I could also subtitle this:

 "Why disassembling a project prior to restoration is not such a bad idea, especially if it's easy to take apart, has been in storage a long time,  and is really really dirty with lots of crevices that are hard to clean"

But That's a lot to type and it doesn't fit so nicely on the page, besides, 

"Beware What Lurks in the Shadows" 

has such a nice ring to it.

Any who, I just know there is some one out there who has read part 1 and has thought to themselves.  

"What a waste of time!  
"That top is the only thing that looks bad. Why on earth is she going to take that whole cabinet apart?  She could  work on as it is and it'd look just as good!"

I know this because the same thought went through my head for a second.  
Followed by:

"Yep, I could do that!  But...... "

 But, there are a few really good reasons to disassemble this piece before I start restoration.  

  1. It's got lots of crevices, and it's filthy in those crevices.  I can't get it really clean as it is.  Most of the pieces are just screwed together, so it comes apart and should go back together pretty easy.
  2. It's a learning experience. I can see first hand how the fastenings and mechanisms work.
  3. Working on individual pieces, I'm less likely to accidentally drip the denatured alcohol (which will dissolve the shellac) somewhere it doesn't belong.
  4. The most important reason! I can easily check for things I wouldn't find other wiseThings like hidden damage, 
or these guys:

Talk about a monster case of the Heeby Jeebies! 

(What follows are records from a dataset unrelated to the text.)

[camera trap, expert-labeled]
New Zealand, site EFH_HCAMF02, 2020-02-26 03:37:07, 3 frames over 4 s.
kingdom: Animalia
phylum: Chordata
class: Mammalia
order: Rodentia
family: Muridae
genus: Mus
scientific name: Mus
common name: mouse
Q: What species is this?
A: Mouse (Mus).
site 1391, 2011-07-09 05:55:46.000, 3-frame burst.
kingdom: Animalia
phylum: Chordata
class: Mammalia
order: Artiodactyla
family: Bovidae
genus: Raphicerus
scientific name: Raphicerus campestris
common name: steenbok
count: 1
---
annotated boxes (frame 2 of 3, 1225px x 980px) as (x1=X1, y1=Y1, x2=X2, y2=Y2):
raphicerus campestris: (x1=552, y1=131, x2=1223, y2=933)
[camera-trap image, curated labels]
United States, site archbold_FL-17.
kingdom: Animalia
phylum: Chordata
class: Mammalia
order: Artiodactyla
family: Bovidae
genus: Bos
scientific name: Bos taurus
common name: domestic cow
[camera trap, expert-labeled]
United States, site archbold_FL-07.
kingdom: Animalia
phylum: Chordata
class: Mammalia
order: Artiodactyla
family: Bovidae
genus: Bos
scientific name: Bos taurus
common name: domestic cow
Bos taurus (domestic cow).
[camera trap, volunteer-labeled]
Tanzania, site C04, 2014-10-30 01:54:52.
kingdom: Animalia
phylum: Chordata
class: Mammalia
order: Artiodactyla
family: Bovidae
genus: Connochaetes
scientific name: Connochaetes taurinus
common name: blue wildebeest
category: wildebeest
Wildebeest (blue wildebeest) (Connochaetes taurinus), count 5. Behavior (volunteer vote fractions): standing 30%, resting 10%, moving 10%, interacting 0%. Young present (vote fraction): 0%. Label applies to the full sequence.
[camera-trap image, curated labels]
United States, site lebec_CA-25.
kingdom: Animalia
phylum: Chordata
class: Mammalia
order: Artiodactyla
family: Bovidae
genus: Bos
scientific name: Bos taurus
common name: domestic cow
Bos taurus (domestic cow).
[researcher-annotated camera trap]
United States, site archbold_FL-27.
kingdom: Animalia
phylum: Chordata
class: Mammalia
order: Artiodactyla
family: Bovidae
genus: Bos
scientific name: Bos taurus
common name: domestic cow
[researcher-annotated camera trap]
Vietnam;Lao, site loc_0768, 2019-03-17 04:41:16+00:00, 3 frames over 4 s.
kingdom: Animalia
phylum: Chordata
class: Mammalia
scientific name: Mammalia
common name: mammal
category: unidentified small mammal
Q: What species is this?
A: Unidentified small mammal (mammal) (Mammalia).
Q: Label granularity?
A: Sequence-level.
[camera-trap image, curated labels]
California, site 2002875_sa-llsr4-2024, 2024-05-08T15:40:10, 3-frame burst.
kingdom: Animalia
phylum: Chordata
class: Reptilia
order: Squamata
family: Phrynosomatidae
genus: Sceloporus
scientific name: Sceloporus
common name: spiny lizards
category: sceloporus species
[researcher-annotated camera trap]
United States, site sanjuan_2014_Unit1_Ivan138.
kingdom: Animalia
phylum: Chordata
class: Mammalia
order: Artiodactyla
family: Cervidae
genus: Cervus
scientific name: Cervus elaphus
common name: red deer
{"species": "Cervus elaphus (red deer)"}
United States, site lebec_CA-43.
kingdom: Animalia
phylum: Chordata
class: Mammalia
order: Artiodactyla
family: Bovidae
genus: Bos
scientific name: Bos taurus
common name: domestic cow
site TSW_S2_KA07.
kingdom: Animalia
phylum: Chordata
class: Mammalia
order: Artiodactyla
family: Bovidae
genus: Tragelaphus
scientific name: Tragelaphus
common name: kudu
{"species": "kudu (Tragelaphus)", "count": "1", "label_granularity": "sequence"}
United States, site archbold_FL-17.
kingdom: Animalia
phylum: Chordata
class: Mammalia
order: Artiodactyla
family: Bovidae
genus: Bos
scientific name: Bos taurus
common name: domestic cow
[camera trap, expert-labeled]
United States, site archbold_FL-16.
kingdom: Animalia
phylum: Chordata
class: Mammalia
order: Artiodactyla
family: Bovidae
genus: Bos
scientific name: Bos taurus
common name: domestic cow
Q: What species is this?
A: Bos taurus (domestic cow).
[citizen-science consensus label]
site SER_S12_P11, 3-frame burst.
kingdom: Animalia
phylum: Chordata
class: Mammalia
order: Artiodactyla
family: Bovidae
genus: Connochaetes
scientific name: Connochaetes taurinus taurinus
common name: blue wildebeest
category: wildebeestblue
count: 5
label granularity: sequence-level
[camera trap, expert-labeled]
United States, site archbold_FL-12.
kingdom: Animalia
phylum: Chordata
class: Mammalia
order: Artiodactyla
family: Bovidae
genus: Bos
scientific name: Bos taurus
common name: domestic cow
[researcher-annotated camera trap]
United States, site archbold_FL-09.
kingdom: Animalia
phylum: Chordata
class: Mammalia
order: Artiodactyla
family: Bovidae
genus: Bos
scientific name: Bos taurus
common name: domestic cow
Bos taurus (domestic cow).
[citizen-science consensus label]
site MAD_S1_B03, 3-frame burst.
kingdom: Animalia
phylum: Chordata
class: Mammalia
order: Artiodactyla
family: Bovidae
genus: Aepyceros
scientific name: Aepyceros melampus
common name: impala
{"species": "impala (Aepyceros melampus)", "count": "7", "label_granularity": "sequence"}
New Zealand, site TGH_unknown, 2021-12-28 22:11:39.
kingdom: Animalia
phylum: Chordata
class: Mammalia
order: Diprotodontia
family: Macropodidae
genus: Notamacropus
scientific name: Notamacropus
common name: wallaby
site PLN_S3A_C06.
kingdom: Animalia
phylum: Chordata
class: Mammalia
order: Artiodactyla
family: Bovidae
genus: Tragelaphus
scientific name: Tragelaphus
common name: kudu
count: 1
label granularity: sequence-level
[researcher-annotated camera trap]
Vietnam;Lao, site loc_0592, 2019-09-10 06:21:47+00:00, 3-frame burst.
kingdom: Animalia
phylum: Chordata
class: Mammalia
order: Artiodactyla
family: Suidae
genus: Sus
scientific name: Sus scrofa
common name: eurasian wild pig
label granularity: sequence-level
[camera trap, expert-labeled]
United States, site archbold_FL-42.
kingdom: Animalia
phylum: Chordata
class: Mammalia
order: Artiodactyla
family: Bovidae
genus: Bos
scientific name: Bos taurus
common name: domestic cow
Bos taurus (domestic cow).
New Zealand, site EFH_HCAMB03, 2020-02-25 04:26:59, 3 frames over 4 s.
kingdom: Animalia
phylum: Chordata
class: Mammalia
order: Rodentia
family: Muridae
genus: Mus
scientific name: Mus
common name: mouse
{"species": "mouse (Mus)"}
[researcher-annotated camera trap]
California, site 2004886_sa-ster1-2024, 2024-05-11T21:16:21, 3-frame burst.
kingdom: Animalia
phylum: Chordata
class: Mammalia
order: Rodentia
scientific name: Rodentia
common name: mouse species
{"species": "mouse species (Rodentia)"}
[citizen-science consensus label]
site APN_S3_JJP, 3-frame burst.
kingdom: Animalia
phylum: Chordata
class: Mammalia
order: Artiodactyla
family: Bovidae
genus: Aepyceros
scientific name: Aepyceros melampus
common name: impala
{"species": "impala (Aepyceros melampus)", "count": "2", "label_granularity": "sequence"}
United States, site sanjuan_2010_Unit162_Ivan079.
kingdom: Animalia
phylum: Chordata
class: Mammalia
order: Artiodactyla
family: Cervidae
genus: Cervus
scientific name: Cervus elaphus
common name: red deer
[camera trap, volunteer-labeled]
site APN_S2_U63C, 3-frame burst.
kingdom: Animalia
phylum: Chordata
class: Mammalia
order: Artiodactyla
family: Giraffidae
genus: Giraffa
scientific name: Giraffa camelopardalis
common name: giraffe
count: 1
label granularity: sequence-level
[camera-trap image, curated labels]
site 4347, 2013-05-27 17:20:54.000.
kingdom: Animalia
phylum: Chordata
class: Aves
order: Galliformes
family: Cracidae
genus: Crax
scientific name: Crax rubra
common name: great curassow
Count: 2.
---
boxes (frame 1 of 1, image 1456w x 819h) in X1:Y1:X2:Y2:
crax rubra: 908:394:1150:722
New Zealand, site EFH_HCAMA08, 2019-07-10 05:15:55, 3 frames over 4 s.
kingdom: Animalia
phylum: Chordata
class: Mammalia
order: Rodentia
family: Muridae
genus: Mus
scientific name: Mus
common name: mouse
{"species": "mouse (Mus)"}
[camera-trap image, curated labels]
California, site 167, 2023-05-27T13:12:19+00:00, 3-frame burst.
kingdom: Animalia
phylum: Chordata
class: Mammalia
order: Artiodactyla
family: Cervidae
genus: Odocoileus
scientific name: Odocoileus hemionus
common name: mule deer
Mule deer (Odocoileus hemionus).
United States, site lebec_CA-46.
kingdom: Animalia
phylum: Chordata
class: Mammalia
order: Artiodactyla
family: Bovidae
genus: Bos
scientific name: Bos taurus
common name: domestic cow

It's true, I dropped my tools and took rather large and swift step back when I saw the first one.  I probably gasped a little too, and I don't feel a bit ashamed about that!  After all, this cabinet spent some quality time in an attic before it saw the inside of my house.  In these parts it pays to be wary of things that have spent a lot of time in cellars or attics.

A prod with the screwdriver confirmed the spiders weren't alive.  I continue to take things apart, finding more "dead spiders" as I worked, but not without the nagging feeling that something seemed "off" with my new friends.

So I took a closer look.  Then I saw it!

It's legs are sticking straight out!
Spiders usually curl up when they die. 

Those aren't dead spiders, those are shed spider skins!  

I quickly Goggled "shed spider skins" and scanned the pictures. 

Hmm, those look an awful lot like the ones here on this page about how to identify brown recluse spiders. 

A shiver ran up my spine and my skin began to crawl at the thought.

This cabinet was sitting inside my house for at least a month before I started to take it apart! 

I scanned the floors expecting to see hoards of creepy crawlies marching toward me.  

Whew!  Cat hair, dust, and plenty of crumbs, but no spiders.

Once the panic subsided and rational thought returned, I decided the spiders were probably long gone before the cabinet even got to my house. 

I also realized my floors are filthy and need a good cleaning.